> **RECORDS SHOWN**
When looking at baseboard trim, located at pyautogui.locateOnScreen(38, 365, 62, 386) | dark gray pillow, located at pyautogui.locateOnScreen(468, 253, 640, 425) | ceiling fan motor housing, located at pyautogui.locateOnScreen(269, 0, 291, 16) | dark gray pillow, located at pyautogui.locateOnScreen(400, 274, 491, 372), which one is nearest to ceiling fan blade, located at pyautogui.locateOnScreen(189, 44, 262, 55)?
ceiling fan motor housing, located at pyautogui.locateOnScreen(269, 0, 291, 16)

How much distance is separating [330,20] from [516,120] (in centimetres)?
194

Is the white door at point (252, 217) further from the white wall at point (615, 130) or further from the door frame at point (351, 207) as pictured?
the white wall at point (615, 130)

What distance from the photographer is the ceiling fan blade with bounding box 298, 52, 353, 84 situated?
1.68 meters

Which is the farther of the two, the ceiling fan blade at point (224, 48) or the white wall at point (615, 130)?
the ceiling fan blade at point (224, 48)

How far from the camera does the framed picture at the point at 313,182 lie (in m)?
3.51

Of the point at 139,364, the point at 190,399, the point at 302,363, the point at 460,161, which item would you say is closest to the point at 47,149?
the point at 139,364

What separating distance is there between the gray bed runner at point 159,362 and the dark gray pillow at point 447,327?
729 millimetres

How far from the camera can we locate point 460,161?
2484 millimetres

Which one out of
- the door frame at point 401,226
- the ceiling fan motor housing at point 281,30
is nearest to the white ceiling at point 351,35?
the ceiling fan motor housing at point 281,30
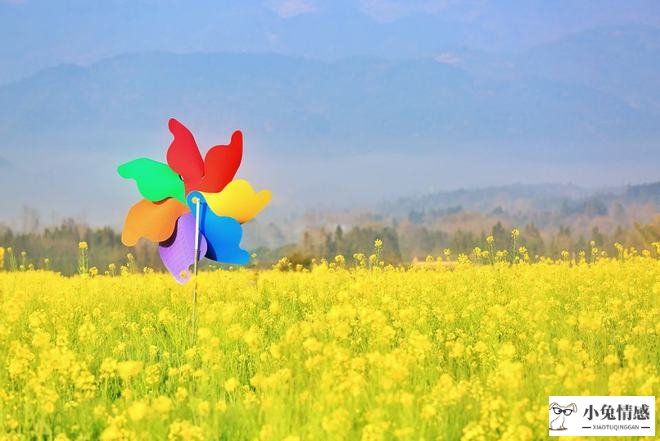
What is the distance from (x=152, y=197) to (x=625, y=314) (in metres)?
4.87

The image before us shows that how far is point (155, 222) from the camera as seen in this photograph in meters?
8.39

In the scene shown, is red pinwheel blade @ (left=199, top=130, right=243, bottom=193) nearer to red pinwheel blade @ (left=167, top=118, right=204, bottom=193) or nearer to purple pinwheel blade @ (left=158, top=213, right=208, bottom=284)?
red pinwheel blade @ (left=167, top=118, right=204, bottom=193)

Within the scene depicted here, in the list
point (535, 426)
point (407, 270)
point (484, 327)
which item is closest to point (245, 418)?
point (535, 426)

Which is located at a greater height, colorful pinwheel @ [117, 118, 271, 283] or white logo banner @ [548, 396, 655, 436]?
colorful pinwheel @ [117, 118, 271, 283]

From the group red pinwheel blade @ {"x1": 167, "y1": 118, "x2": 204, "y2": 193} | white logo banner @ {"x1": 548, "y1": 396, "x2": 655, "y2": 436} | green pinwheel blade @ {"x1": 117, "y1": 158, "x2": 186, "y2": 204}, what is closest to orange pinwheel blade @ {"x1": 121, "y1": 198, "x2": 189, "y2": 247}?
green pinwheel blade @ {"x1": 117, "y1": 158, "x2": 186, "y2": 204}

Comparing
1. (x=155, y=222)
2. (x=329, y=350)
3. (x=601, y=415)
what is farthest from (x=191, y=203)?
(x=601, y=415)

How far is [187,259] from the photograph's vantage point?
A: 844 cm

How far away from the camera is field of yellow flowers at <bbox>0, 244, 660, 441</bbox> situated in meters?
4.78

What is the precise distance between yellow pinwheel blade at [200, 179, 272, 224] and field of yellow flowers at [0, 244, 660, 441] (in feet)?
3.15

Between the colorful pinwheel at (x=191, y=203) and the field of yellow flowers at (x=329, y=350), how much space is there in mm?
681

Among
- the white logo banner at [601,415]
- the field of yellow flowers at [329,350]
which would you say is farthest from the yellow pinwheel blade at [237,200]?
the white logo banner at [601,415]

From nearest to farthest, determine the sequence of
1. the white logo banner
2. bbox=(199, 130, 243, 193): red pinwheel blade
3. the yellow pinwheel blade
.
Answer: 1. the white logo banner
2. bbox=(199, 130, 243, 193): red pinwheel blade
3. the yellow pinwheel blade

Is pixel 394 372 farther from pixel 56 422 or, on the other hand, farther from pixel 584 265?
pixel 584 265

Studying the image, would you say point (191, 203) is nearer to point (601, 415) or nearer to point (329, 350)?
point (329, 350)
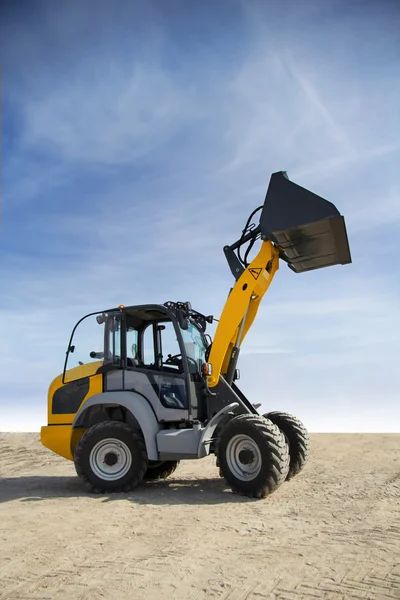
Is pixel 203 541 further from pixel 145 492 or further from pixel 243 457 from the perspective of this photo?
pixel 145 492

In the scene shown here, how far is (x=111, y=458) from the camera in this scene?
8.88 meters

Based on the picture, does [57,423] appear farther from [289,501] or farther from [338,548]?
[338,548]

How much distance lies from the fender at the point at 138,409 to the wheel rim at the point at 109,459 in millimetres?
475

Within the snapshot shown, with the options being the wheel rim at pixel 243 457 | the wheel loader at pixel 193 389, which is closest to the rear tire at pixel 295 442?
the wheel loader at pixel 193 389

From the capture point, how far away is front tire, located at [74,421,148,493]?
28.7ft

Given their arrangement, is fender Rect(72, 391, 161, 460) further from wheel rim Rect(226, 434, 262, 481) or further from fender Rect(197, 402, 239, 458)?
wheel rim Rect(226, 434, 262, 481)

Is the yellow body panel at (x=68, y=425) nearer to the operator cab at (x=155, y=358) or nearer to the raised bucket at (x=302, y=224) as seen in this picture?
the operator cab at (x=155, y=358)

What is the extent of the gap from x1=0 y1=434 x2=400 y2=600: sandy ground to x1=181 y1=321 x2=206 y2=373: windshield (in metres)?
2.04

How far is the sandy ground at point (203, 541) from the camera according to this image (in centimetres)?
437

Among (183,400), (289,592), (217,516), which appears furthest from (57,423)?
(289,592)

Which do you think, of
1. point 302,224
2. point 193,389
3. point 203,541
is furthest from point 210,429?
point 302,224

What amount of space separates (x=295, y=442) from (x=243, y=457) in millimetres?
1672

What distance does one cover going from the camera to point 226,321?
936 centimetres

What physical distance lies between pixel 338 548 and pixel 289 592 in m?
1.29
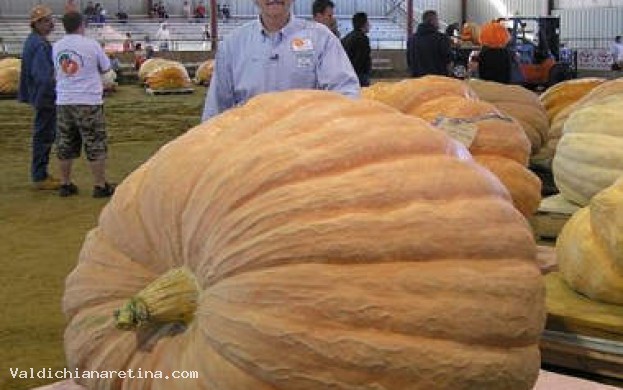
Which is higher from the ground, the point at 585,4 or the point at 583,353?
the point at 585,4

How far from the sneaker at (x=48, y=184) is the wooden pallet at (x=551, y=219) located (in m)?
4.92

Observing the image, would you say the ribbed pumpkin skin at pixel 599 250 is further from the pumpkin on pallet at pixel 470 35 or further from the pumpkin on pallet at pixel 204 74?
the pumpkin on pallet at pixel 470 35

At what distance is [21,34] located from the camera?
31.5 m

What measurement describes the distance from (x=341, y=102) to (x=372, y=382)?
65 cm

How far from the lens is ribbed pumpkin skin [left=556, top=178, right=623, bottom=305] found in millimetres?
2514

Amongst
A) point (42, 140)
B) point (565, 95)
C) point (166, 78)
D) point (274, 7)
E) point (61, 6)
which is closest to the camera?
point (274, 7)

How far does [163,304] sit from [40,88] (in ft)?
21.5

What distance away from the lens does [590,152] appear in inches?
143

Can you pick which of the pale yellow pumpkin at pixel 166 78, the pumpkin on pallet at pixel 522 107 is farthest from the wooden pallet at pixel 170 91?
the pumpkin on pallet at pixel 522 107

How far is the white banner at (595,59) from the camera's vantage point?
25.8m

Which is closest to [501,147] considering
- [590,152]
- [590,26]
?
[590,152]

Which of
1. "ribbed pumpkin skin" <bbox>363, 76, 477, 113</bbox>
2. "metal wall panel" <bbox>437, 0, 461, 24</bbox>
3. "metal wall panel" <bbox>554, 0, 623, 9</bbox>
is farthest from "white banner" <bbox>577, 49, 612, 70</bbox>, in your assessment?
"ribbed pumpkin skin" <bbox>363, 76, 477, 113</bbox>

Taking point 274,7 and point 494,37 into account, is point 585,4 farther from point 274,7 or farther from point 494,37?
point 274,7

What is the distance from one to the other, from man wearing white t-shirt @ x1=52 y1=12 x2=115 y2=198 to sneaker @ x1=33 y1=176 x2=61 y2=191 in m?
0.51
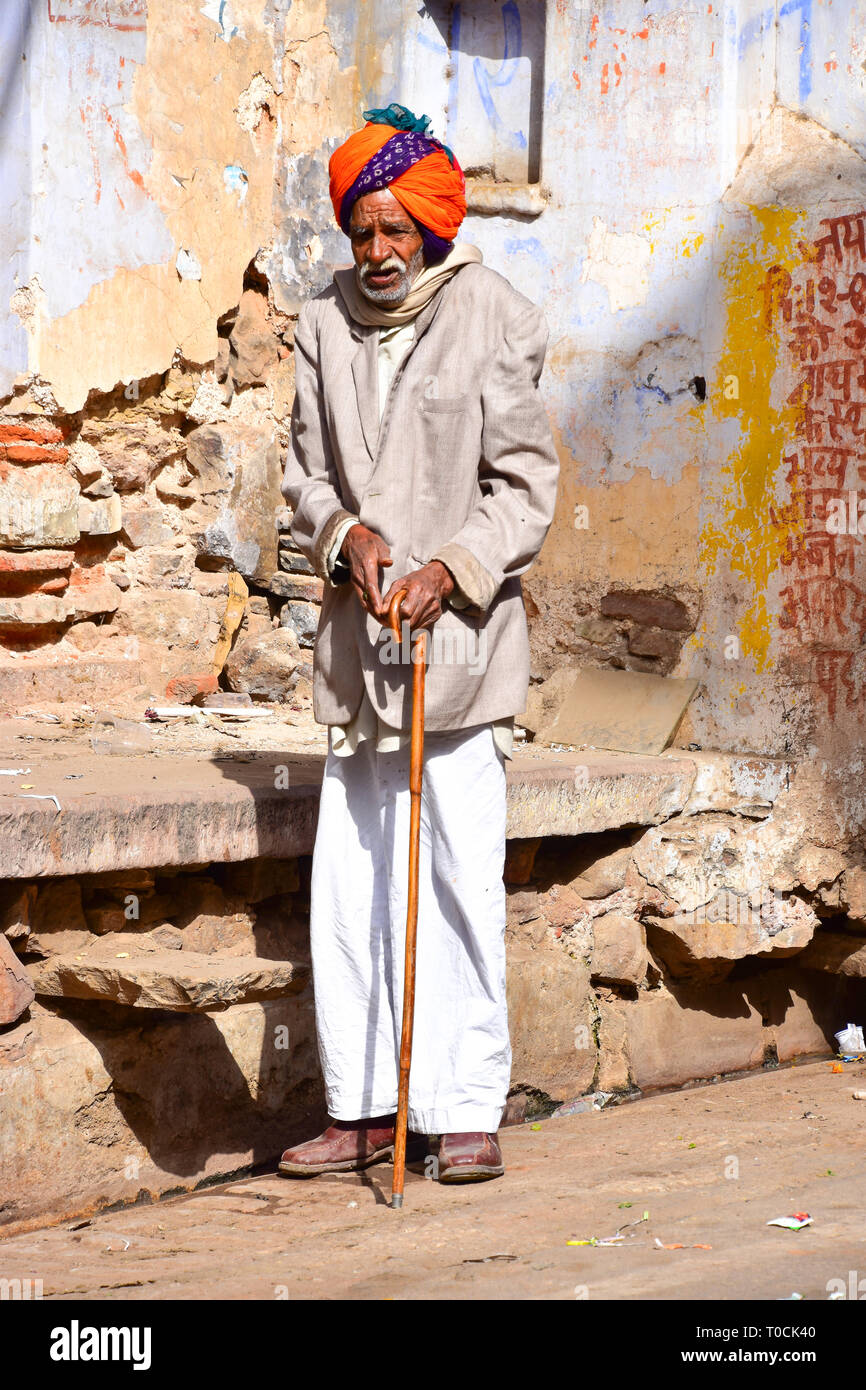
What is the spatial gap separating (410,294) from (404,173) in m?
0.23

> **PROBLEM STATEMENT**
Could you give all the items above as a numbered list, dropping the blank lines and leaving the pictures out?

> **RESULT BELOW**
1. When looking at baseboard trim, located at pyautogui.locateOnScreen(38, 365, 62, 386) | dark gray pillow, located at pyautogui.locateOnScreen(468, 253, 640, 425) | ceiling fan motor housing, located at pyautogui.locateOnScreen(269, 0, 291, 16) | dark gray pillow, located at pyautogui.locateOnScreen(400, 274, 491, 372), which one is nearest to ceiling fan blade, located at pyautogui.locateOnScreen(189, 44, 262, 55)?
2. ceiling fan motor housing, located at pyautogui.locateOnScreen(269, 0, 291, 16)
3. How much distance is separating [330,20] from [516,120] (in centimetres)?
4. 194
5. Is the white door at point (252, 217) further from the white wall at point (615, 130) or further from the door frame at point (351, 207) as pictured?
6. the white wall at point (615, 130)
7. What distance from the photographer is the ceiling fan blade with bounding box 298, 52, 353, 84 situated?
8. 1.68 meters
9. Which is the farther of the two, the ceiling fan blade at point (224, 48) or the white wall at point (615, 130)?
10. the ceiling fan blade at point (224, 48)
11. How far from the camera does the framed picture at the point at 313,182 lie (in m)?
12. 3.51
13. Of the point at 139,364, the point at 190,399, the point at 302,363, the point at 460,161, which item would you say is closest to the point at 47,149?
14. the point at 139,364
15. What separating distance is there between the gray bed runner at point 159,362 and the dark gray pillow at point 447,327?
16. 729 millimetres
17. How far from the camera can we locate point 460,161?
18. 2484 millimetres
19. Which one out of
20. - the door frame at point 401,226
21. - the ceiling fan motor housing at point 281,30
22. is nearest to the white ceiling at point 351,35?
23. the ceiling fan motor housing at point 281,30
24. What is the distance from (x=152, y=197) to (x=625, y=314) (in metres)?
25. 4.87
26. The image before us shows that how far is point (155, 222) from the camera as seen in this photograph in meters?
27. 8.39
28. In the scene shown, is red pinwheel blade @ (left=199, top=130, right=243, bottom=193) nearer to red pinwheel blade @ (left=167, top=118, right=204, bottom=193) or nearer to purple pinwheel blade @ (left=158, top=213, right=208, bottom=284)?
29. red pinwheel blade @ (left=167, top=118, right=204, bottom=193)
30. Within the scene depicted here, in the list
31. point (535, 426)
32. point (407, 270)
33. point (484, 327)
34. which item is closest to point (245, 418)?
35. point (535, 426)
36. Which is located at a greater height, colorful pinwheel @ [117, 118, 271, 283] or white logo banner @ [548, 396, 655, 436]?
37. colorful pinwheel @ [117, 118, 271, 283]
38. From the group red pinwheel blade @ {"x1": 167, "y1": 118, "x2": 204, "y2": 193} | white logo banner @ {"x1": 548, "y1": 396, "x2": 655, "y2": 436} | green pinwheel blade @ {"x1": 117, "y1": 158, "x2": 186, "y2": 204}, what is closest to orange pinwheel blade @ {"x1": 121, "y1": 198, "x2": 189, "y2": 247}?
39. green pinwheel blade @ {"x1": 117, "y1": 158, "x2": 186, "y2": 204}
40. Comparing
41. 1. (x=155, y=222)
42. 2. (x=329, y=350)
43. 3. (x=601, y=415)
44. what is farthest from (x=191, y=203)?
45. (x=601, y=415)
46. How far is [187,259] from the photograph's vantage point?
47. A: 844 cm
48. How far away from the camera is field of yellow flowers at <bbox>0, 244, 660, 441</bbox> situated in meters?
49. 4.78
50. What is the precise distance between yellow pinwheel blade at [200, 179, 272, 224] and field of yellow flowers at [0, 244, 660, 441] (in feet)?
51. 3.15
52. Between the colorful pinwheel at (x=191, y=203) and the field of yellow flowers at (x=329, y=350), how much space is there in mm?
53. 681
54. Among
55. - the white logo banner at [601,415]
56. - the field of yellow flowers at [329,350]
57. which would you say is farthest from the yellow pinwheel blade at [237,200]?
58. the white logo banner at [601,415]
59. From nearest to farthest, determine the sequence of
60. 1. the white logo banner
61. 2. bbox=(199, 130, 243, 193): red pinwheel blade
62. 3. the yellow pinwheel blade
63. .
64. Answer: 1. the white logo banner
65. 2. bbox=(199, 130, 243, 193): red pinwheel blade
66. 3. the yellow pinwheel blade
67. Is pixel 394 372 farther from pixel 56 422 or, on the other hand, farther from pixel 584 265?
68. pixel 584 265
69. Studying the image, would you say point (191, 203) is nearer to point (601, 415) or nearer to point (329, 350)?
70. point (329, 350)
71. Is pixel 203 541 further from pixel 145 492 or further from pixel 243 457 from the perspective of this photo?
72. pixel 145 492
73. In the scene shown here, how far is (x=111, y=458) from the camera in this scene?
74. 8.88 meters
75. Based on the picture, does [57,423] appear farther from [289,501] or farther from [338,548]?
76. [338,548]
77. How much distance lies from the fender at the point at 138,409 to the wheel rim at the point at 109,459 in millimetres?
78. 475
79. Within the snapshot shown, with the options being the wheel rim at pixel 243 457 | the wheel loader at pixel 193 389, which is closest to the rear tire at pixel 295 442?
80. the wheel loader at pixel 193 389
81. From the capture point, how far away is front tire, located at [74,421,148,493]?
82. 28.7ft
83. Given their arrangement, is fender Rect(72, 391, 161, 460) further from wheel rim Rect(226, 434, 262, 481) or further from fender Rect(197, 402, 239, 458)?
84. wheel rim Rect(226, 434, 262, 481)
85. Is the yellow body panel at (x=68, y=425) nearer to the operator cab at (x=155, y=358) or nearer to the raised bucket at (x=302, y=224) as seen in this picture?
86. the operator cab at (x=155, y=358)
87. What is the extent of the gap from x1=0 y1=434 x2=400 y2=600: sandy ground to x1=181 y1=321 x2=206 y2=373: windshield (in metres)?
88. 2.04
89. How far is the sandy ground at point (203, 541) from the camera according to this image (in centimetres)?
90. 437
91. Among (183,400), (289,592), (217,516), which appears furthest from (57,423)?
92. (289,592)
93. Which do you think, of
94. 1. point 302,224
95. 2. point 193,389
96. 3. point 203,541
97. is furthest from point 210,429?
98. point 302,224
99. What amount of space separates (x=295, y=442) from (x=243, y=457) in millimetres?
100. 1672
101. What distance does one cover going from the camera to point 226,321?
102. 936 centimetres
103. What physical distance lies between pixel 338 548 and pixel 289 592 in m?
104. 1.29
105. Which is higher from the ground, the point at 585,4 or the point at 583,353?
106. the point at 585,4
107. How far from the sneaker at (x=48, y=184) is the wooden pallet at (x=551, y=219) located (in m)?
108. 4.92
109. Observing the image, would you say the ribbed pumpkin skin at pixel 599 250 is further from the pumpkin on pallet at pixel 470 35 or further from the pumpkin on pallet at pixel 204 74?
110. the pumpkin on pallet at pixel 470 35
111. At what distance is [21,34] located from the camera?
112. 31.5 m
113. What measurement describes the distance from (x=341, y=102) to (x=372, y=382)?
114. 65 cm
115. How far from the lens is ribbed pumpkin skin [left=556, top=178, right=623, bottom=305] found in millimetres?
116. 2514
117. Amongst
118. A) point (42, 140)
119. B) point (565, 95)
120. C) point (166, 78)
121. D) point (274, 7)
122. E) point (61, 6)
123. which is closest to the camera?
124. point (274, 7)
125. How far does [163,304] sit from [40,88] (in ft)?
126. 21.5
127. What distance away from the lens does [590,152] appear in inches?
128. 143
129. Can you pick which of the pale yellow pumpkin at pixel 166 78, the pumpkin on pallet at pixel 522 107 is farthest from the wooden pallet at pixel 170 91?
130. the pumpkin on pallet at pixel 522 107
131. How far is the white banner at (595,59) from the camera's vantage point?
132. 25.8m
133. Which is closest to [501,147] considering
134. - [590,152]
135. - [590,26]
136. ?
137. [590,152]
138. Which of
139. 1. "ribbed pumpkin skin" <bbox>363, 76, 477, 113</bbox>
140. 2. "metal wall panel" <bbox>437, 0, 461, 24</bbox>
141. 3. "metal wall panel" <bbox>554, 0, 623, 9</bbox>
142. is farthest from "white banner" <bbox>577, 49, 612, 70</bbox>, in your assessment?
143. "ribbed pumpkin skin" <bbox>363, 76, 477, 113</bbox>
144. Taking point 274,7 and point 494,37 into account, is point 585,4 farther from point 274,7 or farther from point 494,37?
145. point 274,7
146. What is the distance from one to the other, from man wearing white t-shirt @ x1=52 y1=12 x2=115 y2=198 to sneaker @ x1=33 y1=176 x2=61 y2=191 in m?
147. 0.51
148. What is the spatial gap separating (410,294) from (404,173) in m?
149. 0.23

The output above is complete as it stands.